だから、外壁がくすんで見える時は、「汚れか色あせか」の二択ではなく、色あせと汚れが重なっている可能性も考えた方が自然です。
| 見え方 | 考えやすい方向 |
|---|---|
| 雨だれの筋がある、下だけ黒い | 汚れ寄り |
| 北側だけ緑っぽい、コケっぽい | 汚れ寄りだが、表面劣化も重なりやすい |
| 全体が白っぽくぼやけた感じ | 色あせ寄り |
| 触ると白い粉がつく | 色あせを含む塗膜劣化寄り |
| 汚れと一緒にひびやコーキング切れがある | 汚れだけではなく、外壁全体の見直し寄り |
見分けのコツは、偏って付いているか、面で弱っているかです。筋や部分なら汚れ寄り、全体にぼんやりなら色あせ寄りで考えやすいです。
迷った時は、この分け方が実用的です。
| 状態 | 考え方 |
|---|---|
| 部分的な黒ずみや雨だれ中心 | まずは汚れ寄りで見やすい |
| 北側のコケや湿気由来の汚れ | 洗浄や環境の影響も含めて見たい |
| 全体のくすみ、白っぽさ、粉っぽさがある | 塗膜劣化もかなり考えやすい |
| 色あせに加えてひびやコーキング切れがある | 塗り替えの検討が自然な段階です |
つまり、洗えば落ちそうかどうかだけでなく、表面保護が落ちているサインが重なっていないかを見ると、次の判断につながりやすくなります。
高い所を無理に見る必要はありません。地上からでも、かなりヒントがあります。
見ておきたいポイント
1. どの面に出ているか
北側だけなら汚れ寄り、南面や西面の全体くすみなら色あせ寄りで見やすいです。
2. 筋か、面か
雨だれのような筋は汚れ寄り、全体がぼんやり薄いなら色あせ寄りです。
3. 触ると白い粉がつくか
つくなら塗膜劣化のサインとしてかなり分かりやすいです。
4. ひびやコーキングの状態
ほかの劣化が重なると、見た目だけの問題ではなくなります。
外壁のくすみは、メガネのレンズが汚れているのか、レンズ自体に細かな傷がついているのかを見分ける感じに少し似ています。

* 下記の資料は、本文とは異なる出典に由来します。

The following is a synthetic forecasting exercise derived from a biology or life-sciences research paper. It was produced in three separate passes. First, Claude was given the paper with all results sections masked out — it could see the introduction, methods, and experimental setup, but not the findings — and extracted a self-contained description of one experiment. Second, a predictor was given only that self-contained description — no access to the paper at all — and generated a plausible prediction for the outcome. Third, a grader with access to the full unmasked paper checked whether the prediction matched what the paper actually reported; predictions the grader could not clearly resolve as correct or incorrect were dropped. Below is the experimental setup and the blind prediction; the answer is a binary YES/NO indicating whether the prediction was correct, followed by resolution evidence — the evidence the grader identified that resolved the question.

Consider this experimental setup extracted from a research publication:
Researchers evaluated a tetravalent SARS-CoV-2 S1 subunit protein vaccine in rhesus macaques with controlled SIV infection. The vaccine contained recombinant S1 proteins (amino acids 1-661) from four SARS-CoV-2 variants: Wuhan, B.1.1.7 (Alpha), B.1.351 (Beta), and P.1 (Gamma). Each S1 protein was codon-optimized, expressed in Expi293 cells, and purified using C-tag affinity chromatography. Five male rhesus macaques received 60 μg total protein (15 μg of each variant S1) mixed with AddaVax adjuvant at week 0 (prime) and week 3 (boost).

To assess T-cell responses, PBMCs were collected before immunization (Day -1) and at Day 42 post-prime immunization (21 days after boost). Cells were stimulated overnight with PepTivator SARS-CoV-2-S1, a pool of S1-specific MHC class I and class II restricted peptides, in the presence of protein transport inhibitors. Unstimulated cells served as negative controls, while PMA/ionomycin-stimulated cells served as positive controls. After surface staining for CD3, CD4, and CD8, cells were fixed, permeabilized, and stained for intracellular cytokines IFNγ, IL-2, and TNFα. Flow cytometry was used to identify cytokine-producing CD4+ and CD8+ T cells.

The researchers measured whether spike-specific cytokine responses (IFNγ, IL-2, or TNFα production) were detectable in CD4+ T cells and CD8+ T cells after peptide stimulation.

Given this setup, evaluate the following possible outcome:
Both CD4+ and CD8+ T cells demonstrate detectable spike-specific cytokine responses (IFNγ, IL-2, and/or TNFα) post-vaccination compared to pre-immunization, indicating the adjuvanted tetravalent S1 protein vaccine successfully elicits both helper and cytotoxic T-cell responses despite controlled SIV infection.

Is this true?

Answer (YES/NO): NO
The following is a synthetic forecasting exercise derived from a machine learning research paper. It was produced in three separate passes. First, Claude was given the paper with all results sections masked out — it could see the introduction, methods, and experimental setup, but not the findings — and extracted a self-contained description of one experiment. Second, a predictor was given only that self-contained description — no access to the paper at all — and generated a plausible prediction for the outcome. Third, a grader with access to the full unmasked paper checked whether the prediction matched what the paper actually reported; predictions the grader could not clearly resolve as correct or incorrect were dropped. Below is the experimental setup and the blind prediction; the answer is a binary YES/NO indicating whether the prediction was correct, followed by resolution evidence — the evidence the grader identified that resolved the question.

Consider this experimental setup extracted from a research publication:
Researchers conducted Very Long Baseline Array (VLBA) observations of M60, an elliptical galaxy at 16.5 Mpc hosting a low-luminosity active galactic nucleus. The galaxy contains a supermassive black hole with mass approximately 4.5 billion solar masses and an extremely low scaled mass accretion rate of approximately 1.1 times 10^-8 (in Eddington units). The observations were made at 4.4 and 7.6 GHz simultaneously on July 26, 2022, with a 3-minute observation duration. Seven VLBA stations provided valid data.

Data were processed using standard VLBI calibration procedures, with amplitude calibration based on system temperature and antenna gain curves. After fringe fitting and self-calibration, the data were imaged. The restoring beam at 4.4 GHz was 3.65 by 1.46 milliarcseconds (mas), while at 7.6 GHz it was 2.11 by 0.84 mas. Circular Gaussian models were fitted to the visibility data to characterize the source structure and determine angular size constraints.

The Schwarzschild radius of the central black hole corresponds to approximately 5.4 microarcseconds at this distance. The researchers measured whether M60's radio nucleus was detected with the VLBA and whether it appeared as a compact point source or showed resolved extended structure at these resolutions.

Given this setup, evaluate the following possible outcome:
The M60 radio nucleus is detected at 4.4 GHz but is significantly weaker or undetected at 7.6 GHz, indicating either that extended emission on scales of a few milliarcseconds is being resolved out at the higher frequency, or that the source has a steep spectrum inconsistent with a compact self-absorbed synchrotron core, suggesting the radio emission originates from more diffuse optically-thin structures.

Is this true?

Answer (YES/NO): NO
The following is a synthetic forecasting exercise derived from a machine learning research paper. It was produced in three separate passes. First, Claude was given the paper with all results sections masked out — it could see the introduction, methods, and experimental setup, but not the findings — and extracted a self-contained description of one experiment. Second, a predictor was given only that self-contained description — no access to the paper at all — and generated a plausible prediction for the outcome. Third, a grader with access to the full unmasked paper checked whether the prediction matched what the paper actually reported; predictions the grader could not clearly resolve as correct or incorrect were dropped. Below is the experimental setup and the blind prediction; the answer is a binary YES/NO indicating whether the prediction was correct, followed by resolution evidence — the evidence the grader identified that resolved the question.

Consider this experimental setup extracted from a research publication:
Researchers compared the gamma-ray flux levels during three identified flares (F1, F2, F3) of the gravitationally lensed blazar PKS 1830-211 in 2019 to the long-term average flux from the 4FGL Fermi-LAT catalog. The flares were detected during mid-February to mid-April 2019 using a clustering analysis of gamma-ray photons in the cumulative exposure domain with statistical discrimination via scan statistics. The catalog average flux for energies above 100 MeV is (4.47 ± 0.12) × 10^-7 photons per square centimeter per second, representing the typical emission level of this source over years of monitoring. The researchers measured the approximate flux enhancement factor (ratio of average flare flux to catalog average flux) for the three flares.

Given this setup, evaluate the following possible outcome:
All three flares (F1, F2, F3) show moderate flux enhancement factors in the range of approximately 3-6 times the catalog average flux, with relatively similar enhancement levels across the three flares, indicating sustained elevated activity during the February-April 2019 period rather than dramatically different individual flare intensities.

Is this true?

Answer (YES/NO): NO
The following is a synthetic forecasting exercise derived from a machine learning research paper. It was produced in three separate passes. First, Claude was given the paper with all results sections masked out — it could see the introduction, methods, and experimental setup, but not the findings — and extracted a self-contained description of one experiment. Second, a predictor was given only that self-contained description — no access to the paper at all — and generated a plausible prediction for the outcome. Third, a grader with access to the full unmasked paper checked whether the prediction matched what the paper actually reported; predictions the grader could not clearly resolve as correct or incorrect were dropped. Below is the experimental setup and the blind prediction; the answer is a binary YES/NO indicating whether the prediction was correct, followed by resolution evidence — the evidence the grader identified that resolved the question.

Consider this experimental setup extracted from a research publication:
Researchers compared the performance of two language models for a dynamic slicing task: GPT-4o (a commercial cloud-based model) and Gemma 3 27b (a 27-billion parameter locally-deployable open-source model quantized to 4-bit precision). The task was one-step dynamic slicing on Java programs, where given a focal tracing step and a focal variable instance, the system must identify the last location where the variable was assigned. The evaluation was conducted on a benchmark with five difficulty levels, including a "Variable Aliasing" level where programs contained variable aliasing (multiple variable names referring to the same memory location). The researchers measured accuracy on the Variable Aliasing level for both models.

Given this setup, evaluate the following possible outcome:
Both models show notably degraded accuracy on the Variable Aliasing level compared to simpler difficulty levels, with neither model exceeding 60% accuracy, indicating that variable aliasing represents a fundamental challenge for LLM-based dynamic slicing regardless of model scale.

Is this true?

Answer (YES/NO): NO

表面に乗っているだけなら拭けば変わりますが、素材側が弱っているなら別の見方が必要になります。
Q. 色あせと汚れは、見た目だけで分かりますか?
ある程度は分かります。筋や部分的な黒ずみなら汚れ寄り、全体のくすみや白っぽさなら色あせ寄りで見やすいです。
Q. 北側だけくすんでいます。色あせですか?
北側なら汚れやコケ寄りの見え方が多いです。ただ、表面保護が弱っていると汚れも残りやすくなるので、両方の可能性があります。
Q. 白い粉がつくなら、もう色あせですか?
はい、塗膜劣化のサインとしてかなり考えやすいです。色あせ寄りの見方が強くなります。
Q. 洗えば直るなら気にしなくていいですか?
汚れだけならそう考えやすいですが、ひびや粉っぽさもあるなら表面そのものの弱りも見たいです。
色あせと汚れは別物ですが、外壁では一緒に見えてくることがよくあります。
だから、どちらか一つに決めつけるより、偏った汚れなのか、面で弱っているのかを見ていくのがコツです。
筋状の黒ずみや北側のコケなら汚れ寄り、全体の白っぽさや白い粉があれば色あせ寄りで考えやすくなります。
迷った時は、見た目だけで終わらせず、粉、ひび、コーキングの状態まで一緒に見ると、次に何を考えるべきかがかなり整理しやすくなります。